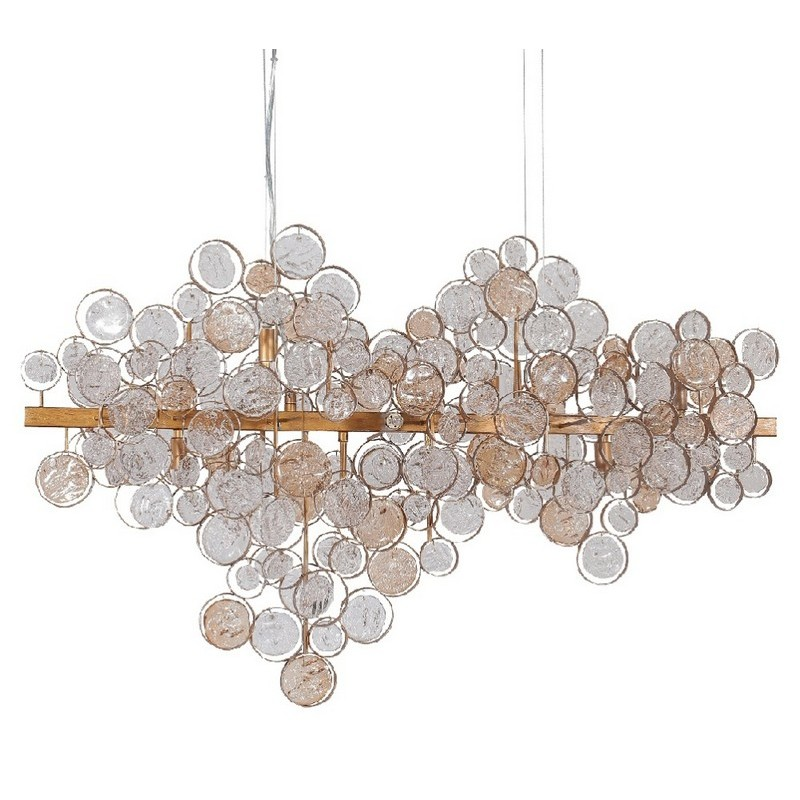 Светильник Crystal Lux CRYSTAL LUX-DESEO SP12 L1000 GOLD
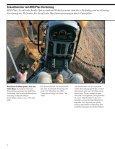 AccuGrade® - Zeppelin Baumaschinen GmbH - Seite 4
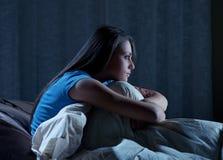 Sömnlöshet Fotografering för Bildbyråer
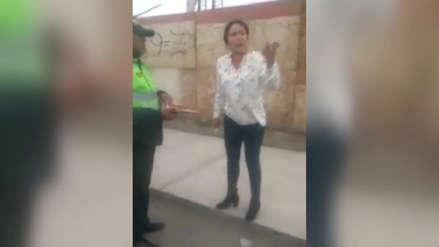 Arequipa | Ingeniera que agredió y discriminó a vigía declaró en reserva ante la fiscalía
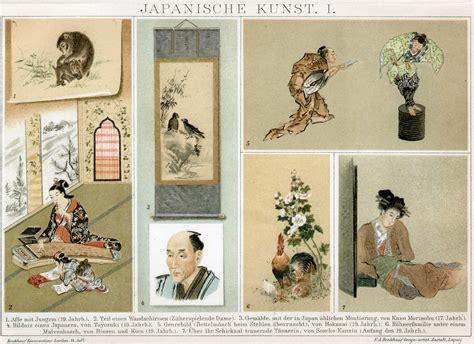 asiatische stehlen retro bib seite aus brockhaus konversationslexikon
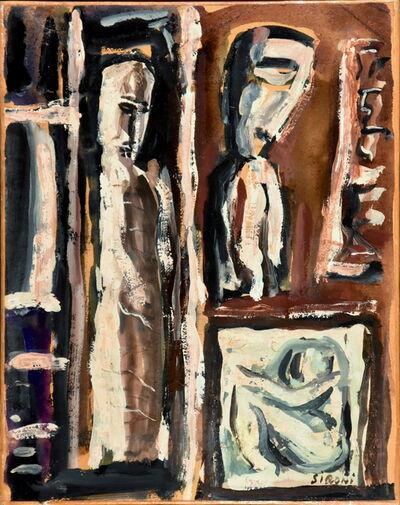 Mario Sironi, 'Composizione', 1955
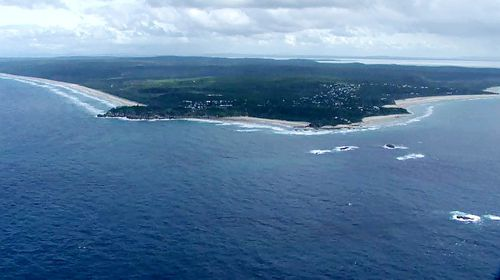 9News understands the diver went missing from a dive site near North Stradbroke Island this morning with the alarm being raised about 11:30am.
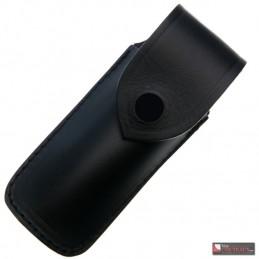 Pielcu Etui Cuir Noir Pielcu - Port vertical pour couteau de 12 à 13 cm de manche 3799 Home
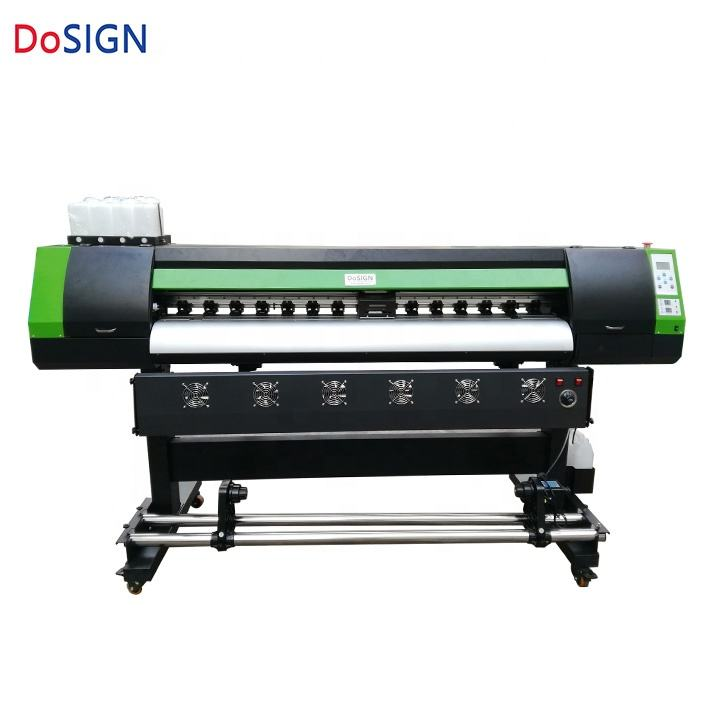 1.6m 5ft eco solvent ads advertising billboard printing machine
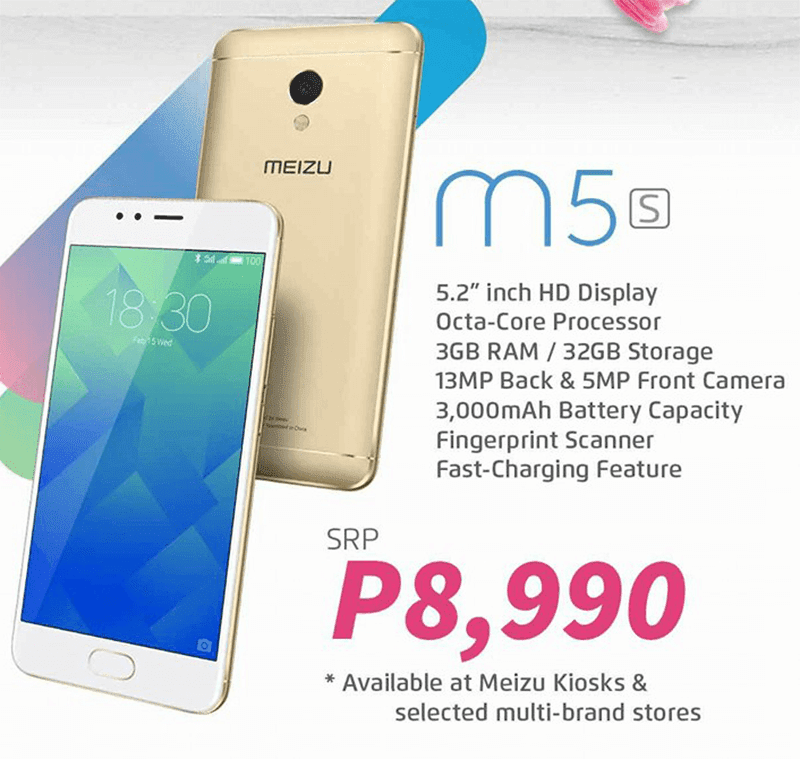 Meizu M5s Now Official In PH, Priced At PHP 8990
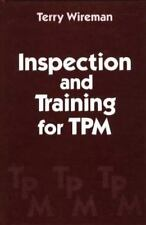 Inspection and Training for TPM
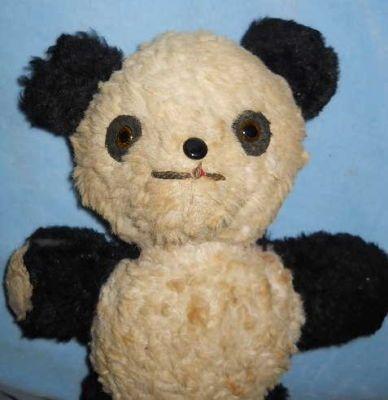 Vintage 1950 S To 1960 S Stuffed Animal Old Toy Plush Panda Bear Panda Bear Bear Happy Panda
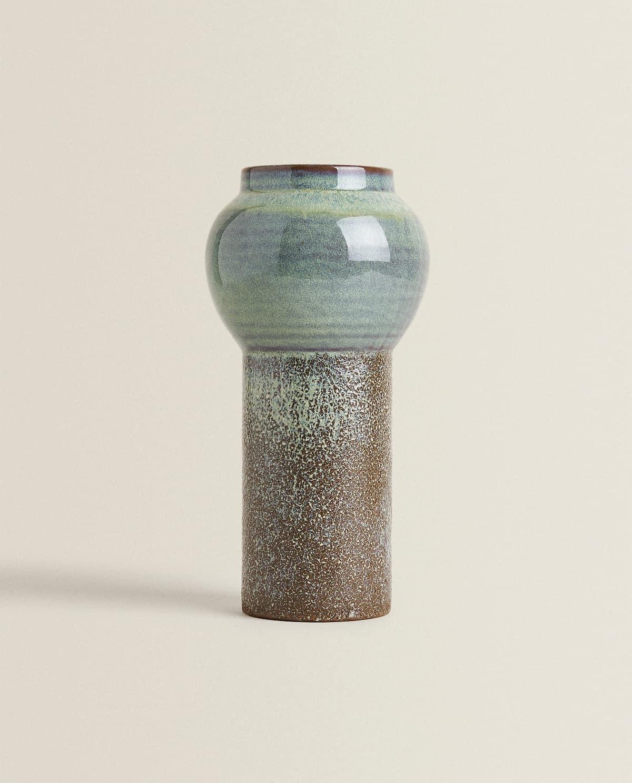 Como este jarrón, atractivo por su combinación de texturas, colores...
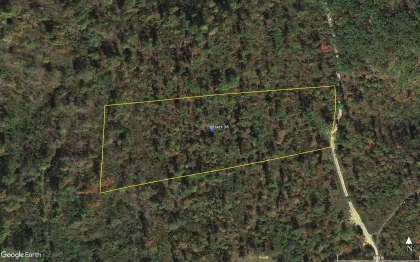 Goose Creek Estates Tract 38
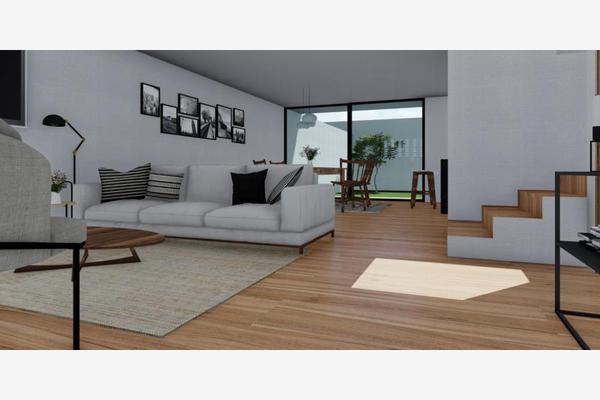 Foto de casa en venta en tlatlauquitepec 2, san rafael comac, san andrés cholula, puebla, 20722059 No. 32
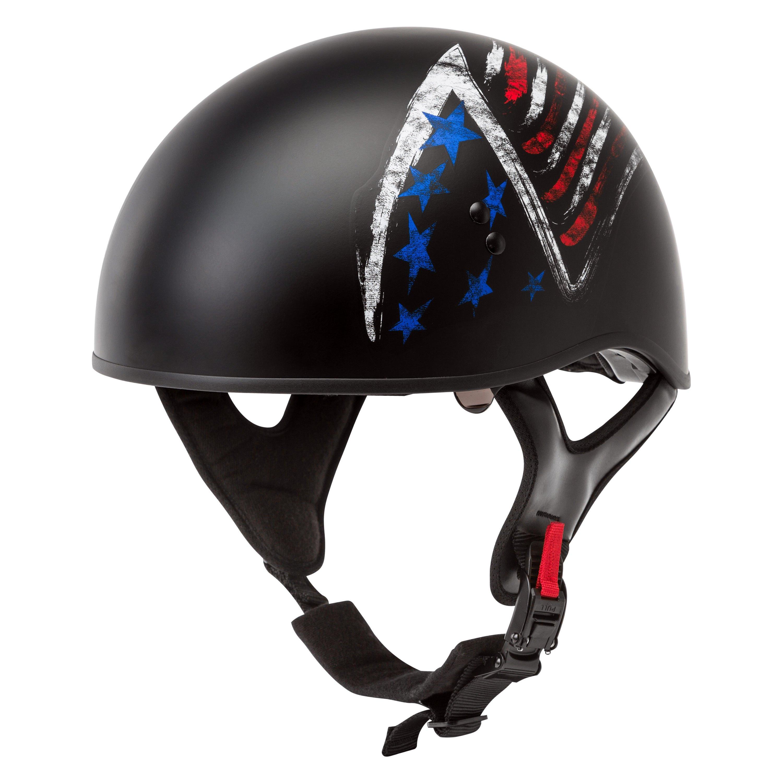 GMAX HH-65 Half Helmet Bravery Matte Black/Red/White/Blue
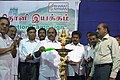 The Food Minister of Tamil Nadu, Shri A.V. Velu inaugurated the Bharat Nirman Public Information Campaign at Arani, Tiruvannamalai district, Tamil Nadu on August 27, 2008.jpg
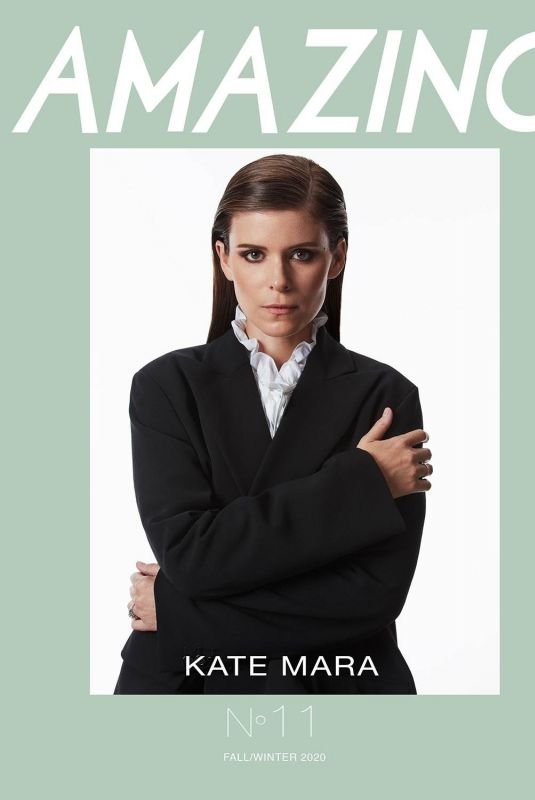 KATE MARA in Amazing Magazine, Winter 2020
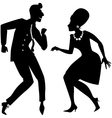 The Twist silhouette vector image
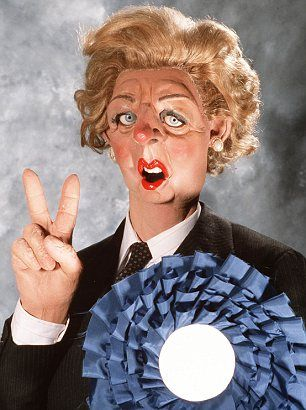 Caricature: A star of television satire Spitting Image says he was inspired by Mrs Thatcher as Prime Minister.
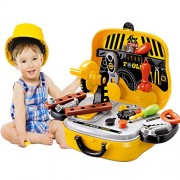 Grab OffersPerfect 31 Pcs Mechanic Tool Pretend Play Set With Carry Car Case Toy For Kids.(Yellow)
....................
### [Exercise description]
Pictures are to be left out; otherwise, retype exactly the lines from the first line of the data through the line containing "1.6m 5ft eco".

### [Solution to this task]
 Светильник Crystal Lux CRYSTAL LUX-DESEO SP12 L1000 GOLD
 AccuGrade® - Zeppelin Baumaschinen GmbH - Seite 4
 Sömnlöshet Fotografering för Bildbyråer
 Arequipa | Ingeniera que agredió y discriminó a vigía declaró en reserva ante la fiscalía
 asiatische stehlen retro bib seite aus brockhaus konversationslexikon
 Mario Sironi, 'Composizione', 1955
 9News understands the diver went missing from a dive site near North Stradbroke Island this morning with the alarm being raised about 11:30am.
 Pielcu Etui Cuir Noir Pielcu - Port vertical pour couteau de 12 à 13 cm de manche 3799 Home
 1.6m 5ft eco solvent ads advertising billboard printing machine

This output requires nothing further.